Mr. Jeno: Let me tackle it as two different questions. We did a few different projects for the public sector across defense, tourism, and information technology. We created immersive experiences for the tourism space, where in we encapsulated the history of the state over the years, the contributions of the personnel involved, and so on. The project still stands its ground and has been appreciated for being educational and entertaining. My engagement with the Singapore government involved developing a VR learning module for their Oil and Gas department, simulating emergency situations for training purposes. This module has been effectively used for five years. Additionally, I consult for the Tamil Nadu government’s experience center and advise the IT Department on identifying VR applications in their operations.

VR has changed the way patient experience is designed. From educating patients to training healthcare professionals, VR makes an array of processes in the healthcare industry to get more standardized, immersive, and effective. When the world is facing a shortage of healthcare professionals, game-changing tech that enhances the way future professionals are trained is implemented, and the impact is exponential.

TimesTech: What do you foresee as future trends in VR technology for healthcare, and how does MediSim VR plan to stay innovative in this field?

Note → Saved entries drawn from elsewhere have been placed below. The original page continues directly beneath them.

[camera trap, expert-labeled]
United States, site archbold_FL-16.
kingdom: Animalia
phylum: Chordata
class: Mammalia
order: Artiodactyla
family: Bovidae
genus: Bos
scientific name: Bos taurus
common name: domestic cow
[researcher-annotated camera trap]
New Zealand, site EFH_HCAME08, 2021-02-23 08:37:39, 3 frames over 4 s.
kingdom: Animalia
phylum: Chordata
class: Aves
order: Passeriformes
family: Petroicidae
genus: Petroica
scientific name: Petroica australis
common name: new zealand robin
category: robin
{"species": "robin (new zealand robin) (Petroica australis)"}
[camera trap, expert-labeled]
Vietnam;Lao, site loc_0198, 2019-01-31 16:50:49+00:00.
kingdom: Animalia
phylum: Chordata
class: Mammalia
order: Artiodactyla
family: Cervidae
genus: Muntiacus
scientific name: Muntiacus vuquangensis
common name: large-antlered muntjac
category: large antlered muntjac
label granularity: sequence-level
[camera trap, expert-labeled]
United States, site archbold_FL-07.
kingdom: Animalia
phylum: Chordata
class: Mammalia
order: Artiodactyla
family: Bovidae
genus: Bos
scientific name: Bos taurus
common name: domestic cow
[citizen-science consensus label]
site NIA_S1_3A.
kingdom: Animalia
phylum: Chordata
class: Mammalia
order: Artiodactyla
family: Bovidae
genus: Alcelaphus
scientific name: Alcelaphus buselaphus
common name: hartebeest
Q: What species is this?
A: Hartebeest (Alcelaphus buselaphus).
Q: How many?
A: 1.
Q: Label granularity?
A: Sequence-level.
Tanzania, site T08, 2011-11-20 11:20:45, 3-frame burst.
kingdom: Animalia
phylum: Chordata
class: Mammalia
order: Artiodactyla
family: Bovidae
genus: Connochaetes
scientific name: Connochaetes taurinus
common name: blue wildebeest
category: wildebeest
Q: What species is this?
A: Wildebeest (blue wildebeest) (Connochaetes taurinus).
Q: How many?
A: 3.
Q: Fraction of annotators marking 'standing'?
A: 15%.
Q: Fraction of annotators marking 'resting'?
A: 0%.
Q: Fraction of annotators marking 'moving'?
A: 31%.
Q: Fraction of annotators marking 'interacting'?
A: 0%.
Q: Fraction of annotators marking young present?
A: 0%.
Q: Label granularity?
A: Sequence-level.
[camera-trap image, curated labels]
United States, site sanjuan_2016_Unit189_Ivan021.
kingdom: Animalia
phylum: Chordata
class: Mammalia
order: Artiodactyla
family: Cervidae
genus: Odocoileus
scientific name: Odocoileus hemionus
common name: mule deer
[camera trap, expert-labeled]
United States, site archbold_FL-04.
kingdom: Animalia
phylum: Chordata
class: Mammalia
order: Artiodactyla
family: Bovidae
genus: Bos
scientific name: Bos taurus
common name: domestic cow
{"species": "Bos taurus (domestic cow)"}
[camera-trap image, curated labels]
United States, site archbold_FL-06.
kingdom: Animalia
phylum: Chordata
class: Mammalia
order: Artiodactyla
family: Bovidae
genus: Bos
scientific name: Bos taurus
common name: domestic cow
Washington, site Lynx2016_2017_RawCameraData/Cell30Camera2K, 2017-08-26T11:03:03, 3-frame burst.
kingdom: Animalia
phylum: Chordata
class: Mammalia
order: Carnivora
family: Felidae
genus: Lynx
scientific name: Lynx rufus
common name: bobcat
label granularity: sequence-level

Mr. Jeno: The development in Haptics will ensure increased adaptability of VR technology. The time for creation in this space, specially making personalized learning experiences is also here. Integration with AI for enhanced simulation dynamics, and wider adoption of remote training capabilities will build accessibility.

MediSim VR plans to stay at the forefront of innovation by investing in research and development, partnering with leading medical institutions for collaborative projects, and continuously exploring new applications of VR technology in healthcare. Our aim is to not just keep pace with the trends but to set them, ensuring that MediSim VR remains a leader and a catalyst in transforming medical education and training.